Task description: From first line to last, the records below are to be duplicated exactly.

+ + +

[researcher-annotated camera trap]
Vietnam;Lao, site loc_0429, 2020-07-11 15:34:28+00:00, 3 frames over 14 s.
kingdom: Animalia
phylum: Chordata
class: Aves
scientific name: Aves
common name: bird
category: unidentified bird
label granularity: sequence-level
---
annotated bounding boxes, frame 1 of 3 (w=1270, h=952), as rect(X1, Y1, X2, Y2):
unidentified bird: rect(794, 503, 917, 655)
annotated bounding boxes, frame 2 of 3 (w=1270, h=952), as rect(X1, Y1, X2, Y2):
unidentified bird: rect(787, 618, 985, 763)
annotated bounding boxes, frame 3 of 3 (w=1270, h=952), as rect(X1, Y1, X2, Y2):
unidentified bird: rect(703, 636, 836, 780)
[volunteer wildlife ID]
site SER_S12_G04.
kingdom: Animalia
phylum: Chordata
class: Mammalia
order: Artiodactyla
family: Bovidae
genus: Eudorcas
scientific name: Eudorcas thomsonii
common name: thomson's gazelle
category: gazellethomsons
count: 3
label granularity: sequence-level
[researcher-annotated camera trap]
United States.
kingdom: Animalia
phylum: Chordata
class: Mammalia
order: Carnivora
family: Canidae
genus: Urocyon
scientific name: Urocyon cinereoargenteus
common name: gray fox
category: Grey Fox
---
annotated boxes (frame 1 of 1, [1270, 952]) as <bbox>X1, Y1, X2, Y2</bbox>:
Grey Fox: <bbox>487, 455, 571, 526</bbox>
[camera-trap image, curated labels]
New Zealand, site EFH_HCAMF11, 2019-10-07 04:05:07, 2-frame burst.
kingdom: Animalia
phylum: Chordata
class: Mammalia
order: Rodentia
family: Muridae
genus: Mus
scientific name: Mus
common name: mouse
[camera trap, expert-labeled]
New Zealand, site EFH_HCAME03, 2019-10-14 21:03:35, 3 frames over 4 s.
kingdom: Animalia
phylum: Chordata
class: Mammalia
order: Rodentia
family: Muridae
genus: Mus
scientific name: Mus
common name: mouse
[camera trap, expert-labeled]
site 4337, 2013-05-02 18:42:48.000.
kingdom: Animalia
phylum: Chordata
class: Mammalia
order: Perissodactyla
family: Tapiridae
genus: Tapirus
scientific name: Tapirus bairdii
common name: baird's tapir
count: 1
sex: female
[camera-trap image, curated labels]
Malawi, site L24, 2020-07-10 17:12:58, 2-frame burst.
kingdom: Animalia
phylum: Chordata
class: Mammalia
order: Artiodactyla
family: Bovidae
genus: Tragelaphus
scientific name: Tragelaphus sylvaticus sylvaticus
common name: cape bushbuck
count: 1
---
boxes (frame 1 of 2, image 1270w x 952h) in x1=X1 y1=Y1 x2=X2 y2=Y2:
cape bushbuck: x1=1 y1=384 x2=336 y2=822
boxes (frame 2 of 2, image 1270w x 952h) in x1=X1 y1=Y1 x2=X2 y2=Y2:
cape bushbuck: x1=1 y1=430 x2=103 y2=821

+ + +

Final answer:
[researcher-annotated camera trap]
Vietnam;Lao, site loc_0429, 2020-07-11 15:34:28+00:00, 3 frames over 14 s.
kingdom: Animalia
phylum: Chordata
class: Aves
scientific name: Aves
common name: bird
category: unidentified bird
label granularity: sequence-level
---
annotated bounding boxes, frame 1 of 3 (w=1270, h=952), as rect(X1, Y1, X2, Y2):
unidentified bird: rect(794, 503, 917, 655)
annotated bounding boxes, frame 2 of 3 (w=1270, h=952), as rect(X1, Y1, X2, Y2):
unidentified bird: rect(787, 618, 985, 763)
annotated bounding boxes, frame 3 of 3 (w=1270, h=952), as rect(X1, Y1, X2, Y2):
unidentified bird: rect(703, 636, 836, 780)
[volunteer wildlife ID]
site SER_S12_G04.
kingdom: Animalia
phylum: Chordata
class: Mammalia
order: Artiodactyla
family: Bovidae
genus: Eudorcas
scientific name: Eudorcas thomsonii
common name: thomson's gazelle
category: gazellethomsons
count: 3
label granularity: sequence-level
[researcher-annotated camera trap]
United States.
kingdom: Animalia
phylum: Chordata
class: Mammalia
order: Carnivora
family: Canidae
genus: Urocyon
scientific name: Urocyon cinereoargenteus
common name: gray fox
category: Grey Fox
---
annotated boxes (frame 1 of 1, [1270, 952]) as <bbox>X1, Y1, X2, Y2</bbox>:
Grey Fox: <bbox>487, 455, 571, 526</bbox>
[camera-trap image, curated labels]
New Zealand, site EFH_HCAMF11, 2019-10-07 04:05:07, 2-frame burst.
kingdom: Animalia
phylum: Chordata
class: Mammalia
order: Rodentia
family: Muridae
genus: Mus
scientific name: Mus
common name: mouse
[camera trap, expert-labeled]
New Zealand, site EFH_HCAME03, 2019-10-14 21:03:35, 3 frames over 4 s.
kingdom: Animalia
phylum: Chordata
class: Mammalia
order: Rodentia
family: Muridae
genus: Mus
scientific name: Mus
common name: mouse
[camera trap, expert-labeled]
site 4337, 2013-05-02 18:42:48.000.
kingdom: Animalia
phylum: Chordata
class: Mammalia
order: Perissodactyla
family: Tapiridae
genus: Tapirus
scientific name: Tapirus bairdii
common name: baird's tapir
count: 1
sex: female
[camera-trap image, curated labels]
Malawi, site L24, 2020-07-10 17:12:58, 2-frame burst.
kingdom: Animalia
phylum: Chordata
class: Mammalia
order: Artiodactyla
family: Bovidae
genus: Tragelaphus
scientific name: Tragelaphus sylvaticus sylvaticus
common name: cape bushbuck
count: 1
---
boxes (frame 1 of 2, image 1270w x 952h) in x1=X1 y1=Y1 x2=X2 y2=Y2:
cape bushbuck: x1=1 y1=384 x2=336 y2=822
boxes (frame 2 of 2, image 1270w x 952h) in x1=X1 y1=Y1 x2=X2 y2=Y2:
cape bushbuck: x1=1 y1=430 x2=103 y2=821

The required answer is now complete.